借地権の売却の注意点

借地権付きの住宅のメリットとしては、旧借地権での契約であれば建物が存続する限り半永久的に住み続けられることや、所有権より安価で購入できること、土地の取得税や固定資産税などの負担がないことなどがあります。

借りている土地が不要になったり、借地の契約の更新を考えていない場合は、借地権を売却することが可能です。借地権の売却で注意しなければならないことは、借地権設定者の承諾が必要となることです。そのため、借地権設定者がどのような意向なのかを確かめることが重要です。借地権設定者の意向によっては、借地を買い戻してくれるケースもあります。
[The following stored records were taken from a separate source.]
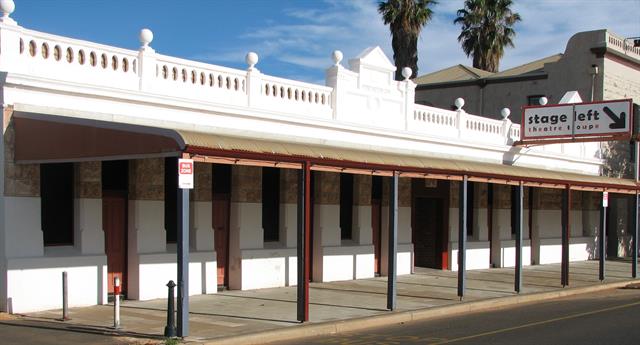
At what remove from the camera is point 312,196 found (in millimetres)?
19828

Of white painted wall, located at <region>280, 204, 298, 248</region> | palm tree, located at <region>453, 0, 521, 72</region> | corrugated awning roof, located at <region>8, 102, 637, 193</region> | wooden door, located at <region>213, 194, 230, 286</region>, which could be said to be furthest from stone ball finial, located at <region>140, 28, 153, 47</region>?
palm tree, located at <region>453, 0, 521, 72</region>

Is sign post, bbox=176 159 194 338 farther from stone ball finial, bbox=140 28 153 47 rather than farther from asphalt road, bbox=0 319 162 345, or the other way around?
stone ball finial, bbox=140 28 153 47

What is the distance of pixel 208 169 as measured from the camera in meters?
16.9

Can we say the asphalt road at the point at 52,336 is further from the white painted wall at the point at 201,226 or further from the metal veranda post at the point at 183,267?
the white painted wall at the point at 201,226

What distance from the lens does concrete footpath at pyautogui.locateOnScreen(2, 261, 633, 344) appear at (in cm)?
1196

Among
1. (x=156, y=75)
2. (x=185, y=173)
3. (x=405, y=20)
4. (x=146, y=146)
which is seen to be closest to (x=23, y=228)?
(x=146, y=146)

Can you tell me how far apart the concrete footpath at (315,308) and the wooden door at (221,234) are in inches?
25.1

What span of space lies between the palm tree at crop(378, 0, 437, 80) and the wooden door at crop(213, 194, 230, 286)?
26095 mm

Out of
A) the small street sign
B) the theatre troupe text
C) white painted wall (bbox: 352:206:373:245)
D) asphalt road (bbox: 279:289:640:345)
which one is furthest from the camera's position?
the theatre troupe text

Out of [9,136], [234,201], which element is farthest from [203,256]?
[9,136]

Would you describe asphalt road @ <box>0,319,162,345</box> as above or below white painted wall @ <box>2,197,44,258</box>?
below

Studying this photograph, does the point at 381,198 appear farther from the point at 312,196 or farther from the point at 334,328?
the point at 334,328

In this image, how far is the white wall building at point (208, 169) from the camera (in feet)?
42.9

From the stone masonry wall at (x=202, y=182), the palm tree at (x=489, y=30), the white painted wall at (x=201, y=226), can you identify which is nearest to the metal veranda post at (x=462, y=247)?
the white painted wall at (x=201, y=226)
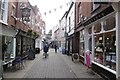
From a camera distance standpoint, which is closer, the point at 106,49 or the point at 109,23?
the point at 109,23

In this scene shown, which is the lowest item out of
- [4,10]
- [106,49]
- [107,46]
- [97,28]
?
[106,49]

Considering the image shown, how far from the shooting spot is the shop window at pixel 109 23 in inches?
365

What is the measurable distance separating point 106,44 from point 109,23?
1.19 metres

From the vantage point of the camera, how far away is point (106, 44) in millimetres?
10508

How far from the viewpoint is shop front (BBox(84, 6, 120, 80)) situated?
345 inches

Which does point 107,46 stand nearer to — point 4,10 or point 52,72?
point 52,72

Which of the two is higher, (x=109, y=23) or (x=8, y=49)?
(x=109, y=23)

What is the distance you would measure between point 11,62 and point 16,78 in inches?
144

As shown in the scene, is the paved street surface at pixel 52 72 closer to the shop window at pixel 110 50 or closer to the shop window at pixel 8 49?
the shop window at pixel 8 49

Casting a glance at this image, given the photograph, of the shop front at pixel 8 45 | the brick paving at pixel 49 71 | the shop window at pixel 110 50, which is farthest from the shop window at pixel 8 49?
the shop window at pixel 110 50

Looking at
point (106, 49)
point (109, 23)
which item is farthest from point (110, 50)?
point (109, 23)

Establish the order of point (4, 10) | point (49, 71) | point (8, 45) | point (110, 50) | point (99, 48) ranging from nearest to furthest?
1. point (110, 50)
2. point (99, 48)
3. point (49, 71)
4. point (4, 10)
5. point (8, 45)

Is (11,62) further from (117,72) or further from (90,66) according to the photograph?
(117,72)

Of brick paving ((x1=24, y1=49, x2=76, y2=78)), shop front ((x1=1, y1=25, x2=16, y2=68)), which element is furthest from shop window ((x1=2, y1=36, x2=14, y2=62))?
brick paving ((x1=24, y1=49, x2=76, y2=78))
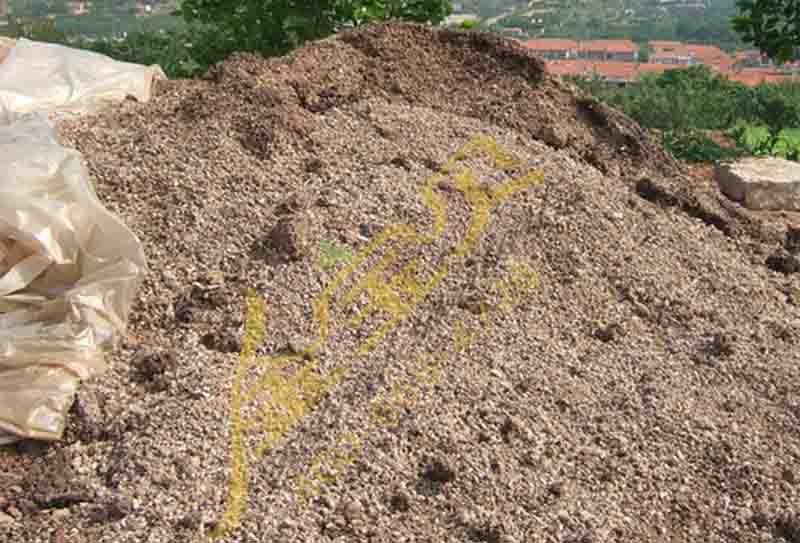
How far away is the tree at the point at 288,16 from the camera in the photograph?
22.4 ft

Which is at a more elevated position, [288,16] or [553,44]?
[288,16]

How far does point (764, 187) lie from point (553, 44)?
18658 mm

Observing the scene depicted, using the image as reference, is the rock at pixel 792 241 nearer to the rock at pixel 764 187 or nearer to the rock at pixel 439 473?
the rock at pixel 764 187

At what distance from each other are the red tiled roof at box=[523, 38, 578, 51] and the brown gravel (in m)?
17.6

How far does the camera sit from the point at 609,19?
115 ft

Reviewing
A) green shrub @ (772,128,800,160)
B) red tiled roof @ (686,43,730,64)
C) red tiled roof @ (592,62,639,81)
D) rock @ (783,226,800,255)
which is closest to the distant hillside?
red tiled roof @ (686,43,730,64)

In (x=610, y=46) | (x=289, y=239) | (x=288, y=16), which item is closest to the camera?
(x=289, y=239)

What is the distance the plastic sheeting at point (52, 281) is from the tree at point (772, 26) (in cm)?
562

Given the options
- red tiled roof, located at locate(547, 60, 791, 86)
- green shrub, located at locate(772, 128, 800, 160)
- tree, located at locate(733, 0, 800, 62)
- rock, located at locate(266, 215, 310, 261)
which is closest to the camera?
rock, located at locate(266, 215, 310, 261)

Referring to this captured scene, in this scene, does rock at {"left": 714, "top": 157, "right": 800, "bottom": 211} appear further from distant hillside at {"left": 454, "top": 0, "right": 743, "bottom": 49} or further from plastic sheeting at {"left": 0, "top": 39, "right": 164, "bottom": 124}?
distant hillside at {"left": 454, "top": 0, "right": 743, "bottom": 49}

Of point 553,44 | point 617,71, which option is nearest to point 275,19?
point 617,71

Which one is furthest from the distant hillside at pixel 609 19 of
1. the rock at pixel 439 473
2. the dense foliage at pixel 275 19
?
the rock at pixel 439 473

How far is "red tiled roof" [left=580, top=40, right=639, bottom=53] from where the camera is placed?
24469 mm

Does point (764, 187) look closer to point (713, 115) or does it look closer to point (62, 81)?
point (713, 115)
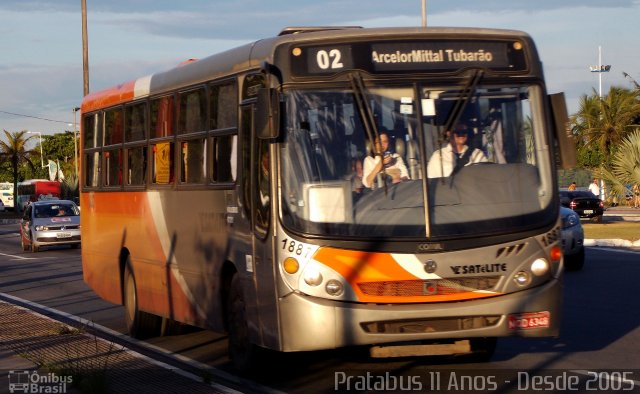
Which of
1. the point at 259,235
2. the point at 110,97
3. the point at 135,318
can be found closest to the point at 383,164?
the point at 259,235

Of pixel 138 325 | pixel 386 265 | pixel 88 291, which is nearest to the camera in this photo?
pixel 386 265

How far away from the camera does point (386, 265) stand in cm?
934

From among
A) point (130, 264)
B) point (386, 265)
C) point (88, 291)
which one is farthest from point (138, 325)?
point (88, 291)

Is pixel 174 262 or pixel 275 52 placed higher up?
pixel 275 52

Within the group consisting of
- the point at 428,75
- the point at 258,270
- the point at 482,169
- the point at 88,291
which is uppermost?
the point at 428,75

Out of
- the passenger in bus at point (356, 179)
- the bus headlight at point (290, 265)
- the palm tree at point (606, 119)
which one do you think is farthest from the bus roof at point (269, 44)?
the palm tree at point (606, 119)

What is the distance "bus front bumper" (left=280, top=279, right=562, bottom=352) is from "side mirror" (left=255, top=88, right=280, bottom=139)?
1.31m

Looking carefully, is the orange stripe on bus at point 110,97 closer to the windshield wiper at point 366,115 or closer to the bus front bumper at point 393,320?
the windshield wiper at point 366,115

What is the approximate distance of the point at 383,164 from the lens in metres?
9.55

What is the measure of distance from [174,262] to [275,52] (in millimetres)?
3520

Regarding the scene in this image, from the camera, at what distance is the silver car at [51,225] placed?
35.8 m

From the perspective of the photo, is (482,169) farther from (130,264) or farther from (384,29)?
(130,264)

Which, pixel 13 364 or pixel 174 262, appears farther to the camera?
pixel 174 262

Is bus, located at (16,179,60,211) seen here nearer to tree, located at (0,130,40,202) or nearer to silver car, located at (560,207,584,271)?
tree, located at (0,130,40,202)
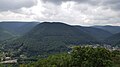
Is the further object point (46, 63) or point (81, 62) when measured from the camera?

借地権設定者が借地権の売却を認めてくれない場合は、裁判所に対して譲渡の許可を求めることになり、これを借地非訟といいます。買い手が見つかっていないと借地非訟は起こすことができないとされています。借地非訟を起こすことによって借地権設定者との関係が悪化してしまいますし、提訴から許可がおりるまでに時間や費用がかかってしまうので注意が必要です。

借地権設定者から承諾許可が得られても、個人で借地権を第三者に売却することは容易ではありません。借地権付き住宅は様々な制約があり、購入資金を調達するときに銀行融資が受けにくいため、新たな買い手がつきにくいといわれています。